### Raw records
>>>>

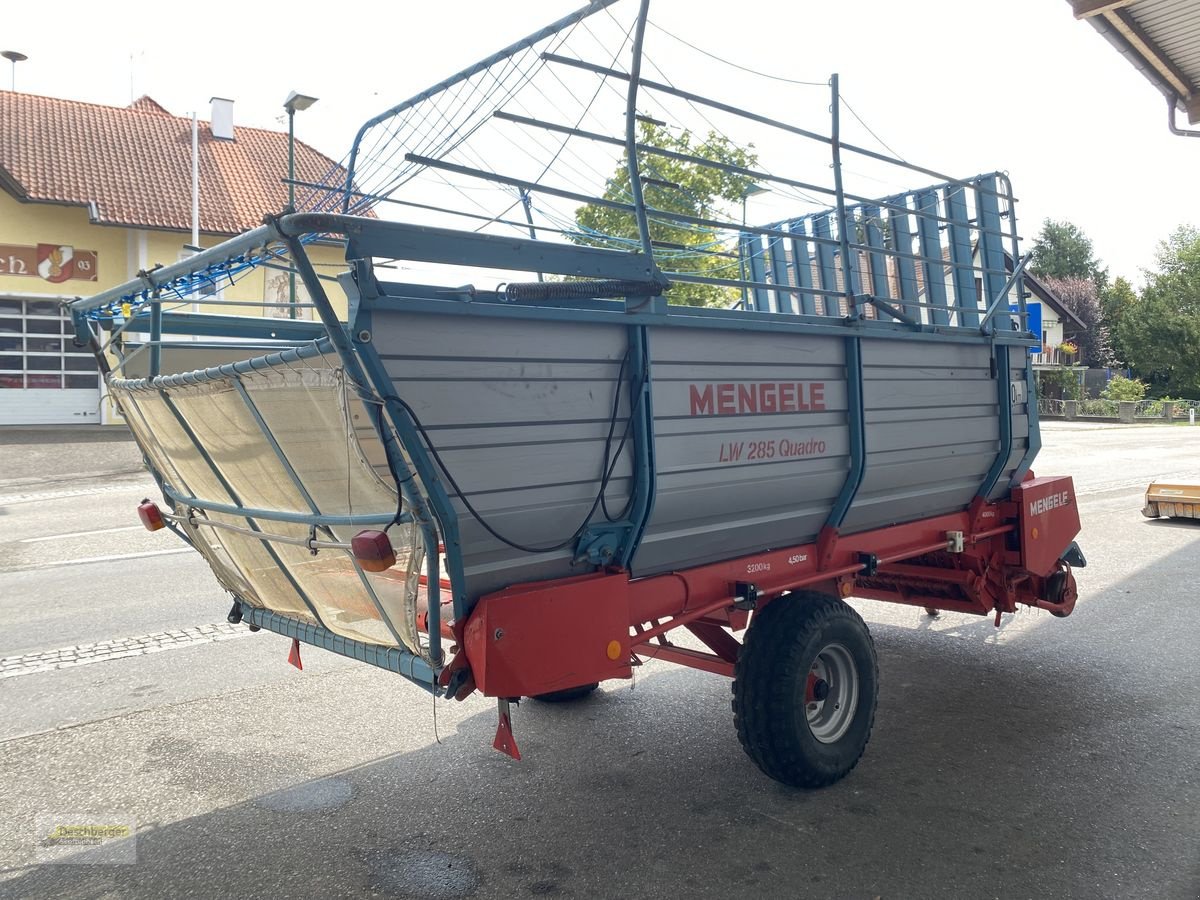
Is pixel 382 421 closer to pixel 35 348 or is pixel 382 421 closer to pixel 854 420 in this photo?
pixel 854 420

<<<<
>>>>

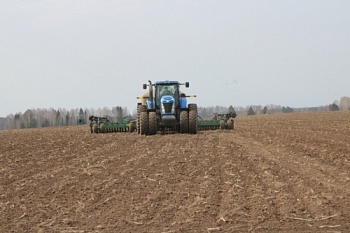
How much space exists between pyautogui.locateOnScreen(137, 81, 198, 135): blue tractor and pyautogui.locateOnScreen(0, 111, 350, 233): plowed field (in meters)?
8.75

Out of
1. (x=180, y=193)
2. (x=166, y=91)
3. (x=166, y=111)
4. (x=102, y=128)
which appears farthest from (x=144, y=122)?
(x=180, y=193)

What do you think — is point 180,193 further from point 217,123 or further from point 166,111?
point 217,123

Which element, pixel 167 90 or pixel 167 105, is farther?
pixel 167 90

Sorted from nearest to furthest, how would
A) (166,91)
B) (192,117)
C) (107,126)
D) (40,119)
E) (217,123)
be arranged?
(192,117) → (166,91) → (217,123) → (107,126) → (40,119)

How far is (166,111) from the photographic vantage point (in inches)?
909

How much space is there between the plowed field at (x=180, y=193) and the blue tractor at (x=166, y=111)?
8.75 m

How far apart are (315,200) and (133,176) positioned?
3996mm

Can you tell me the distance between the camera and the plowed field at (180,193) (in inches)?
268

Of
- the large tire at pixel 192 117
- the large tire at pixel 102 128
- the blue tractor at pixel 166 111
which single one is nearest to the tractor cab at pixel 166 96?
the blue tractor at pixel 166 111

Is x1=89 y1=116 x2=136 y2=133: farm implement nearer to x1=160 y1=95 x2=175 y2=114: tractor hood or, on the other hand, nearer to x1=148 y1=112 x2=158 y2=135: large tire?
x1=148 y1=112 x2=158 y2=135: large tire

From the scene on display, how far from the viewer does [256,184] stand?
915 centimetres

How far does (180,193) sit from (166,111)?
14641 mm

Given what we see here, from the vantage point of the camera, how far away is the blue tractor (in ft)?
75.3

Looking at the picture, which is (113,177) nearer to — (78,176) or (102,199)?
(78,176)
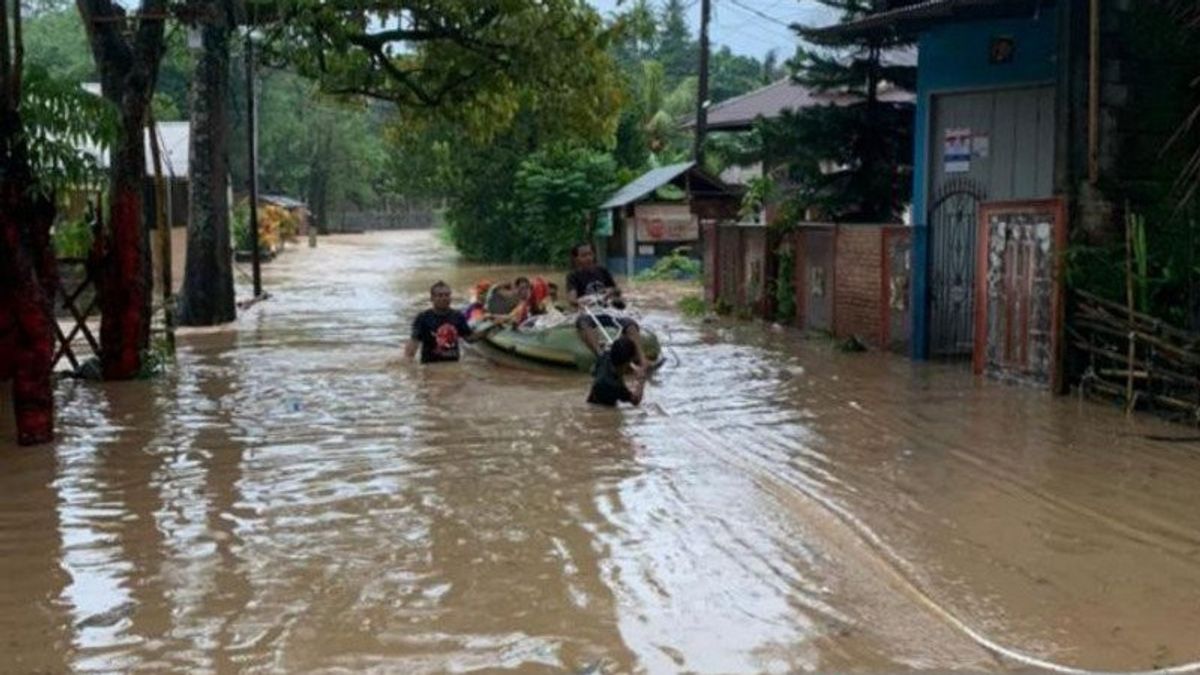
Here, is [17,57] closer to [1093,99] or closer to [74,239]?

<<<<

### Stated exercise
Pull out every line of the rows above that contains the word "camera", and copy each one in full.

### Output for this exercise
Can you tell me the distance between the camera and the plowed field at (180,193) (in inches)?
Given what we see here, from the vantage point of the camera, how far away is the blue tractor (in ft)?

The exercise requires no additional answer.